The fun fact is that Juicy Chemistry, a skin, and personal care brand, has made USD 6.3 million of the market. The beauty brands use such capitals to enhance their growth of the brands, according to Economics Times. Juicy chemistry deals in organic products for hair, face, and body. Such means are used to expand the business, reach new localities, hire candidates to fulfill the target, and help in flourishing the products more into the market. The Juicy brand’s demand is capturing both international and domestic markets.

With the growth of digital platforms, VCs demand to return the interest as soon as possible.

Market and the brand Potential

In the next five years, the beauty and personal care brand has grown to USD 4.4 billion, and by 2020 it was USD 1.06 billion as per Avendus Capital firm report.

The net growth of personal care and beauty brands by the Final year 2025 is up to USD 27.5 billion, and the same in FY 2020 was USD 18 billion. The massive growth in the beauty market has made the business reach its pinnacle.

The D2C beauty and personal care brand have touched the height in terms of business and capital growth. They also give importance to the business model and its innovation to grab the market and the targeted audience’s needs.

These days with the growth of digital platforms, the D2C investment is more reliable and effective to serve the requirements of the consumers.

Brand Calibre and its value

The Indian market was dominated by a conventional method. But these days, the D2C has made the market more renowned and replaced the pattern in dealing with the consumers. And customers are more attracted to personalized products and are more concerned for their skin and personal care.

The demand from the targeted audience is increasing more on body scrubs and serums, and the D2C is trying to reach these brand approaches without any hindrance.

Beauty and personal care brands are reaching the mind of the people and breaking the silence to get benefit out of it. These brands are making customers more reliable and exploring the audience’s further needs to add to the list.

These days consumers are more in using toxin-free and organic brand products for the skin’s well-being and in taking personal care. The better the quality of the beauty products, the better the use of the same by the audience.

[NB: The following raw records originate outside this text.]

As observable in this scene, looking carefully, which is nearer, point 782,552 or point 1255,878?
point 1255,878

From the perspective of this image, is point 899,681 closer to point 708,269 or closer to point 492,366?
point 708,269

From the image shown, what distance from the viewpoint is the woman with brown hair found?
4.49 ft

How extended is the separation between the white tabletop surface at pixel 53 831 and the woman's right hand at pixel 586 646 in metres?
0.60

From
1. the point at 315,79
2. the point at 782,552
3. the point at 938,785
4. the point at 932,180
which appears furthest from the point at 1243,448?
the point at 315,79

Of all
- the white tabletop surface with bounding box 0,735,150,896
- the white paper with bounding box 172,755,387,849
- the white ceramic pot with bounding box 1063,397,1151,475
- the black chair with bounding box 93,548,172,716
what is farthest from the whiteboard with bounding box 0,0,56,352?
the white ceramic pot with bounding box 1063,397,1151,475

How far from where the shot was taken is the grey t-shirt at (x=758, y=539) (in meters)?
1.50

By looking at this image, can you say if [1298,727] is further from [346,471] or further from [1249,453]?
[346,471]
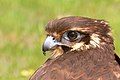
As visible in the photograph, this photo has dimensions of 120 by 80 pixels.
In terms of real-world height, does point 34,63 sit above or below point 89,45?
above

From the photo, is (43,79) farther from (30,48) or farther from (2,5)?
(2,5)

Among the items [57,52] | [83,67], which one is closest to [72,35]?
[57,52]

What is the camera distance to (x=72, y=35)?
1015 centimetres

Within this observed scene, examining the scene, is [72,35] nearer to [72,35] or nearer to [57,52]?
[72,35]

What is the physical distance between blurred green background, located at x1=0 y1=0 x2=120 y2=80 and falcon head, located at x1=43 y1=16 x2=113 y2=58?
3.78 metres

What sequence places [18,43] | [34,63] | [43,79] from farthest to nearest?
[18,43]
[34,63]
[43,79]

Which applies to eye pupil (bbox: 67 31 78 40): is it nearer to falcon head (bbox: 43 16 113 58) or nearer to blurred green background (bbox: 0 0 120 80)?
falcon head (bbox: 43 16 113 58)

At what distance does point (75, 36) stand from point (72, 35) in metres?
0.04

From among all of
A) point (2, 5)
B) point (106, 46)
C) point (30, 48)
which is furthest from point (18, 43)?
point (106, 46)

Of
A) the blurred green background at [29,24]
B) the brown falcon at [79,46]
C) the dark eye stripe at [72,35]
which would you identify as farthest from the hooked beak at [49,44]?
the blurred green background at [29,24]

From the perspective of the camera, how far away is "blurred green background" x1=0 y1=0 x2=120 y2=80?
14.7m

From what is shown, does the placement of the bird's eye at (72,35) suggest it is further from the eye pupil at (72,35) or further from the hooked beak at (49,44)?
the hooked beak at (49,44)

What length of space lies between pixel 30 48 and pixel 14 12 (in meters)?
1.70

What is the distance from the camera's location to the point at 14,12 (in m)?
16.9
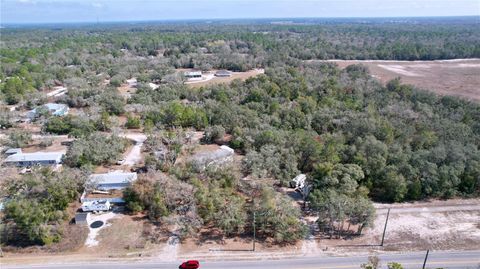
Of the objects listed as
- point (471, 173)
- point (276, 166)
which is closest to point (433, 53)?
point (471, 173)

The D2C has given importance to product innovation and utilizing the Online gateway in a significant way. D2C brands come with their product every 3-6 weeks and catch the market needs, whereas traditional methods come with their product after every year. That makes a massive difference in focusing on the technique, and people choose D2C wisely and in a significant way.

Avendus estimates that there will be 135 million online beauty shoppers by FY 2025, and in FY 2020, there will be 25 million online beauty shoppers. According to multiple industry reports, the number of online shoppers in South Asia is projected to reach 330-350 million within the next five years.

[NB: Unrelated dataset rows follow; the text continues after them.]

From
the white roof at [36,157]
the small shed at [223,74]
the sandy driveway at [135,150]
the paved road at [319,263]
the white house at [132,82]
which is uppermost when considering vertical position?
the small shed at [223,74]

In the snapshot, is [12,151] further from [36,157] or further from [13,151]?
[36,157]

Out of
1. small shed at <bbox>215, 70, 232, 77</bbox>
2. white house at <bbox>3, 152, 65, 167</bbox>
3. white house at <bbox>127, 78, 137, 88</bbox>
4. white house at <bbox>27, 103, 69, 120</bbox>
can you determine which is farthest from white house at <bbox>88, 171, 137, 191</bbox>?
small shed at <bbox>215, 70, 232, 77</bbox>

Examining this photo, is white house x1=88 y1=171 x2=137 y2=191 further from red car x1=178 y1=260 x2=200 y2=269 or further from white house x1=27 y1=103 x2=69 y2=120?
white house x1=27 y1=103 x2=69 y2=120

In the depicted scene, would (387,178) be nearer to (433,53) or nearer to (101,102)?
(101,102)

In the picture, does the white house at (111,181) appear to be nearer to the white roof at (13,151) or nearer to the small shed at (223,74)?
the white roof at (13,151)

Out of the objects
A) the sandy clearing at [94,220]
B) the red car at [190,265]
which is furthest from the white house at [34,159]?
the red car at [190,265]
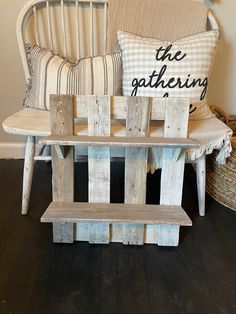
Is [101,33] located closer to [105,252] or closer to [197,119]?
[197,119]

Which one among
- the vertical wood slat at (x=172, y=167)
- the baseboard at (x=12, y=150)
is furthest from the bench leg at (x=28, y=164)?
the baseboard at (x=12, y=150)

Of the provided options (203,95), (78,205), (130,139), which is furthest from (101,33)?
(78,205)

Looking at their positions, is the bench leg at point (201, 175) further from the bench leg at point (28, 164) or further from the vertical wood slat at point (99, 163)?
the bench leg at point (28, 164)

The Avendus report states that D2C brands have flourished due to product and price white spaces, new business models, and growth capital. Moreover, these new firms are successful because they have solid brand propositions, agile DNA, asset-light operations, and plug-and-play supply chains.

This category of D2C startups has one of the highest product margins in the industry, about 70%–also making them an obvious investment choice.